Una excursión a los indios Ranqueles
Una excursión a los indios Ranqueles Idea a que no nos resignamos. La partida. Lenguaje de los paisanos. Qué es una rastrillada. El público sabe muchas mentiras e ignora otras verdades. Qué es un guadal. El caballo y la mula. Una despedida militar. La Laguna Alegre.
A las cinco de la tarde estaba todo listo, y mi gente recibió orden de entregar sus armas, excepto el sable, que sin vaina debía ser colocado entre las caronas. Mis ayudantes y yo llevábamos revólvers y una escopeta.
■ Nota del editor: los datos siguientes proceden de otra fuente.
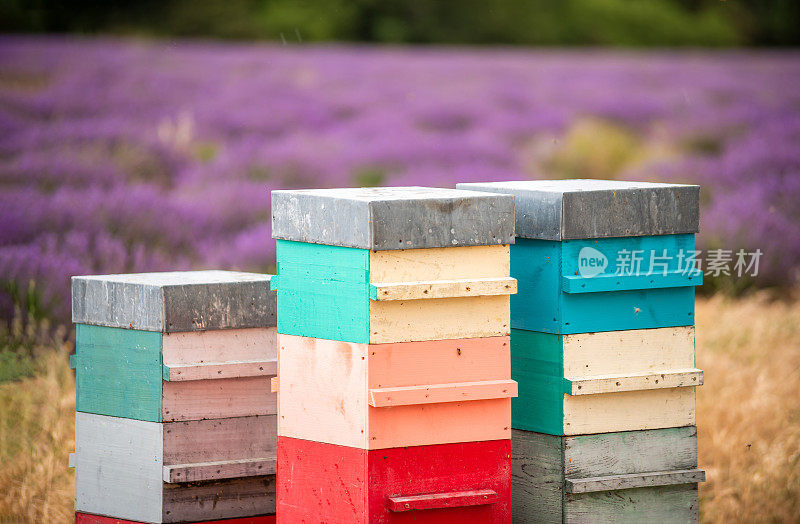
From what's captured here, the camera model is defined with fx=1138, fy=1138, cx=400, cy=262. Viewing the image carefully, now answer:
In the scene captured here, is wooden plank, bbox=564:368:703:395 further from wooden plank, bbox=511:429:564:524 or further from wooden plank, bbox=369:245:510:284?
wooden plank, bbox=369:245:510:284

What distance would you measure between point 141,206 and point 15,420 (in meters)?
3.38

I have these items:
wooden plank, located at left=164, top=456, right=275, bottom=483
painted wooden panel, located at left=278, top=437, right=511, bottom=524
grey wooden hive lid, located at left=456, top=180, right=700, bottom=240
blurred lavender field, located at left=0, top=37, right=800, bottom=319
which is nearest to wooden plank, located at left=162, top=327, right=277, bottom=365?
wooden plank, located at left=164, top=456, right=275, bottom=483

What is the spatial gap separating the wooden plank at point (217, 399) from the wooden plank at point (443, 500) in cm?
95

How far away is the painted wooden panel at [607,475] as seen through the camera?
4.27 m

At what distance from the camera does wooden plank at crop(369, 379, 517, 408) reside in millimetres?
Answer: 3793

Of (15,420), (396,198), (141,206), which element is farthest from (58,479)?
(141,206)

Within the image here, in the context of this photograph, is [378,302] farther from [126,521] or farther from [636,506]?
[126,521]

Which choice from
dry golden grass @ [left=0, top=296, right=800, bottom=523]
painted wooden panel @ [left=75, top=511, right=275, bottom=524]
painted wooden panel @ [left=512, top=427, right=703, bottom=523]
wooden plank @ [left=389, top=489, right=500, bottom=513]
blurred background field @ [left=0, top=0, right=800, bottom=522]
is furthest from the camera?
blurred background field @ [left=0, top=0, right=800, bottom=522]

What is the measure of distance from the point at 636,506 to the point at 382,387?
1.26m

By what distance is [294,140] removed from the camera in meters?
11.8

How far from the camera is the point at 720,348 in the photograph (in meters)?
7.52

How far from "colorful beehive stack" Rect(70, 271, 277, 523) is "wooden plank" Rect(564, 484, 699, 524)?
1236mm

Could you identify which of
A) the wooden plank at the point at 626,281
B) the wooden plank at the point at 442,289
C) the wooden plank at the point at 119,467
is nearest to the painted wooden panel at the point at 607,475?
the wooden plank at the point at 626,281

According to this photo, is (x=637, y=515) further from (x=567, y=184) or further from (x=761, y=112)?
(x=761, y=112)
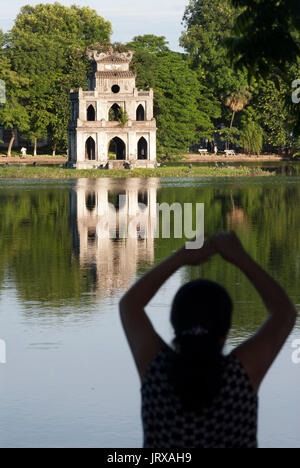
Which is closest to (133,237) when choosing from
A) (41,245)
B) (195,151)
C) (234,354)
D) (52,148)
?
(41,245)

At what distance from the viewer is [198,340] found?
370 centimetres

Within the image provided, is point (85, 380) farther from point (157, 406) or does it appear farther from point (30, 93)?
point (30, 93)

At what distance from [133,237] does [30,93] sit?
78759 millimetres

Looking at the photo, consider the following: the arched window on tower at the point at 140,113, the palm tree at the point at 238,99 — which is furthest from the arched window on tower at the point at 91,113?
the palm tree at the point at 238,99

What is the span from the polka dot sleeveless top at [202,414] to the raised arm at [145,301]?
101 millimetres

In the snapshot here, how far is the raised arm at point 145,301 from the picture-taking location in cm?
400

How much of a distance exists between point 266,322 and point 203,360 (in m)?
0.45

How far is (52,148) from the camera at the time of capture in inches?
4141

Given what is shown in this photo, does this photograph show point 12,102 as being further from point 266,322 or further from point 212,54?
point 266,322

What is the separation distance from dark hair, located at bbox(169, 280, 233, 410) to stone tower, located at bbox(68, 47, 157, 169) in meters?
72.2

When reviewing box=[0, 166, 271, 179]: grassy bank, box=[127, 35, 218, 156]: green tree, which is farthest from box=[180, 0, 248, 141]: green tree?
box=[0, 166, 271, 179]: grassy bank

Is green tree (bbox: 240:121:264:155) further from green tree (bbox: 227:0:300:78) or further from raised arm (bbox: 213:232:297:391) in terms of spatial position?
raised arm (bbox: 213:232:297:391)

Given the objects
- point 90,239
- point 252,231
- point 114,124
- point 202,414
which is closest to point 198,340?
point 202,414

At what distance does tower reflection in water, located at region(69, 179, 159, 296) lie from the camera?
19027mm
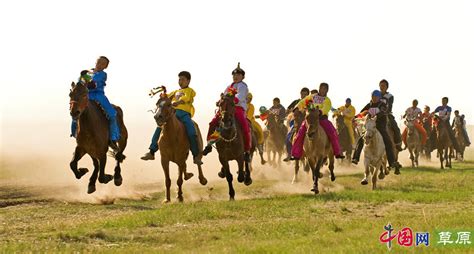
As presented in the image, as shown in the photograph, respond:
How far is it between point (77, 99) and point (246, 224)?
532cm

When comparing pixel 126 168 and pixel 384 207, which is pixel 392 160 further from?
pixel 126 168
Por más grande que fuese mi deseo de presentarme ante los indígenas sin aparato, ni ostentación, no pude resolverme a hacerlo completamente desarmado. Podía llegar el caso de tener que perder la vida, y era menester ir preparado a venderla cara. Hay una idea a la que el hombre no se resigna sino cuando es santo, y es a morir sacrificado con la mansedumbre de un cordero.
Entregadas las armas, hice arrimar las tropillas y las mulas; formé cuatro pelotones de la gente, dile a cada uno una tropilla, dejando otra de reserva; mandé ensillar y aparejar, y a la media hora, cuando el sol del último día de marzo se perdía radiante en el lejano horizonte, puse pie en el estribo.
Varios jefes y oficiales habían ensillado para acompañarme hasta cierta distancia.